■ **Problem**:
Write out every entry exactly as given, but omit the pictures.
═══ Data provided
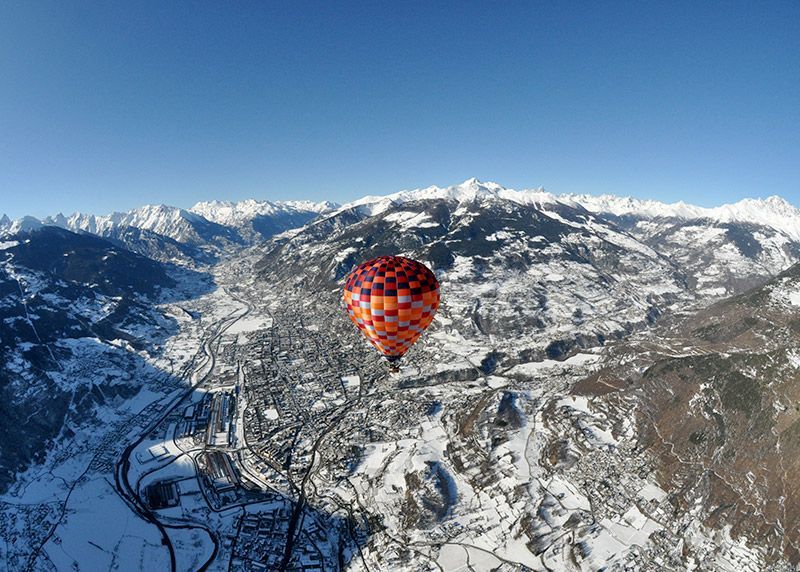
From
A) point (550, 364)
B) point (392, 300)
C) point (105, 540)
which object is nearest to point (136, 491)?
point (105, 540)

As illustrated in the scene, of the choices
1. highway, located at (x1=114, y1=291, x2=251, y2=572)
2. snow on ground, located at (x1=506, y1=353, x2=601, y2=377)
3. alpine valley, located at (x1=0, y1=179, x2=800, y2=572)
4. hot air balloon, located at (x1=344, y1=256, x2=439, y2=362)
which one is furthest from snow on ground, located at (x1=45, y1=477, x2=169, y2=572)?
snow on ground, located at (x1=506, y1=353, x2=601, y2=377)

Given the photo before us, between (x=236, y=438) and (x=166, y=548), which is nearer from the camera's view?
(x=166, y=548)

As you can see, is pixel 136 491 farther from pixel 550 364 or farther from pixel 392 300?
pixel 550 364

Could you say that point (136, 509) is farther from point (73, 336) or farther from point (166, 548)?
point (73, 336)

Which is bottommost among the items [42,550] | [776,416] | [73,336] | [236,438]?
[42,550]

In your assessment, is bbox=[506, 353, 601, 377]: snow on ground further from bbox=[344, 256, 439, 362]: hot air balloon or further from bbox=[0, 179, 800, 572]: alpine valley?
bbox=[344, 256, 439, 362]: hot air balloon

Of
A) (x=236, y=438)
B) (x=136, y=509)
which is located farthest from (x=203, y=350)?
(x=136, y=509)

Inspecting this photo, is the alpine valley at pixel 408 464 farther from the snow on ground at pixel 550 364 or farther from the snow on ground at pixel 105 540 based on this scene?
the snow on ground at pixel 550 364

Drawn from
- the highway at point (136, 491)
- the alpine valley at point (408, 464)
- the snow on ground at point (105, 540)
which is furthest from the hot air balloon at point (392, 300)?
the snow on ground at point (105, 540)

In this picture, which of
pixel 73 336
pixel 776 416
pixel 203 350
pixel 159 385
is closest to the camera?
pixel 776 416

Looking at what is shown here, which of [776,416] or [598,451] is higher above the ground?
[776,416]
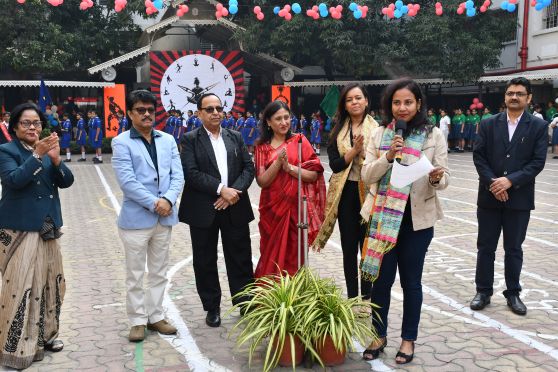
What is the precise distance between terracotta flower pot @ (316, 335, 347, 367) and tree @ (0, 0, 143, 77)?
1909 cm

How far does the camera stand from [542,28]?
20828 millimetres

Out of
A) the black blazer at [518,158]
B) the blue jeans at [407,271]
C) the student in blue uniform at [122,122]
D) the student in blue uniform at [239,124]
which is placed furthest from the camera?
the student in blue uniform at [239,124]

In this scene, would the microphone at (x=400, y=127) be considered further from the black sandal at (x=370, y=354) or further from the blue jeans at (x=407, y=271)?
the black sandal at (x=370, y=354)

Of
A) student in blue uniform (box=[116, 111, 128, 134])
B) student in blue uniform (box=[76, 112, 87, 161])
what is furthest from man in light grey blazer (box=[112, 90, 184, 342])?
student in blue uniform (box=[76, 112, 87, 161])

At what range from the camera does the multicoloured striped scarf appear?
370 centimetres

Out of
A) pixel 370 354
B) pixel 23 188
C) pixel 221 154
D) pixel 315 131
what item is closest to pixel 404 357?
pixel 370 354

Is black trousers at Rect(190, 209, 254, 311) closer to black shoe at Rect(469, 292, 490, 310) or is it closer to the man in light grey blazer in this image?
══════
■ **Exercise response**:
From
A) point (550, 364)
B) point (392, 300)
C) point (105, 540)
which object is nearest to point (136, 491)?
point (105, 540)

As illustrated in the scene, of the choices
1. highway, located at (x1=114, y1=291, x2=251, y2=572)
2. snow on ground, located at (x1=506, y1=353, x2=601, y2=377)
3. alpine valley, located at (x1=0, y1=179, x2=800, y2=572)
4. hot air balloon, located at (x1=344, y1=256, x2=439, y2=362)
which one is furthest from snow on ground, located at (x1=45, y1=477, x2=169, y2=572)?
snow on ground, located at (x1=506, y1=353, x2=601, y2=377)

Given the photo before us, between (x=236, y=438) and (x=166, y=548), which is nearer from the camera's view?
(x=166, y=548)

As you can see, is pixel 136 491 farther from pixel 550 364 or farther from pixel 392 300?
pixel 550 364

Could you say that point (136, 509) is farther from point (73, 336) or farther from point (166, 548)?
point (73, 336)

Which is bottommost among the items [42,550] | [776,416] | [73,336] | [236,438]?
[42,550]

In your assessment, is bbox=[506, 353, 601, 377]: snow on ground further from bbox=[344, 256, 439, 362]: hot air balloon or further from bbox=[0, 179, 800, 572]: alpine valley?
bbox=[344, 256, 439, 362]: hot air balloon

Of
A) (x=236, y=438)
B) (x=136, y=509)
which is located farthest from (x=203, y=350)?
(x=136, y=509)

Inspecting this photo, is the alpine valley at pixel 408 464 farther from the snow on ground at pixel 550 364 or farther from the snow on ground at pixel 105 540 based on this scene?
the snow on ground at pixel 550 364

Drawn from
- the highway at point (136, 491)
- the alpine valley at point (408, 464)
- the snow on ground at point (105, 540)
which is furthest from the hot air balloon at point (392, 300)?
the snow on ground at point (105, 540)

In this picture, which of
pixel 73 336
pixel 776 416
pixel 203 350
pixel 159 385
is closest to the camera?
pixel 776 416

Looking at what is shown here, which of [776,416] or [598,451] is higher above the ground?
[776,416]
What is the precise distance between terracotta flower pot @ (316, 335, 347, 367) and tree @ (0, 0, 143, 77)?
1909 cm

How far does the camera stand from [542,28]?
20828 millimetres

Out of
A) the black blazer at [518,158]
B) the blue jeans at [407,271]
C) the student in blue uniform at [122,122]
D) the student in blue uniform at [239,124]
which is placed furthest from the camera?
the student in blue uniform at [239,124]

In this scene, would the microphone at (x=400, y=127) be considered further from the black sandal at (x=370, y=354) or further from the blue jeans at (x=407, y=271)?
the black sandal at (x=370, y=354)

Of
A) student in blue uniform (box=[116, 111, 128, 134])
B) student in blue uniform (box=[76, 112, 87, 161])
what is furthest from man in light grey blazer (box=[112, 90, 184, 342])?
student in blue uniform (box=[76, 112, 87, 161])

At what range from the camera does the multicoloured striped scarf appear?
370 centimetres

Out of
A) pixel 370 354
B) pixel 23 188
C) pixel 221 154
D) pixel 315 131
what item is closest to pixel 404 357?
pixel 370 354

Is black trousers at Rect(190, 209, 254, 311) closer to black shoe at Rect(469, 292, 490, 310) or is it closer to the man in light grey blazer in this image?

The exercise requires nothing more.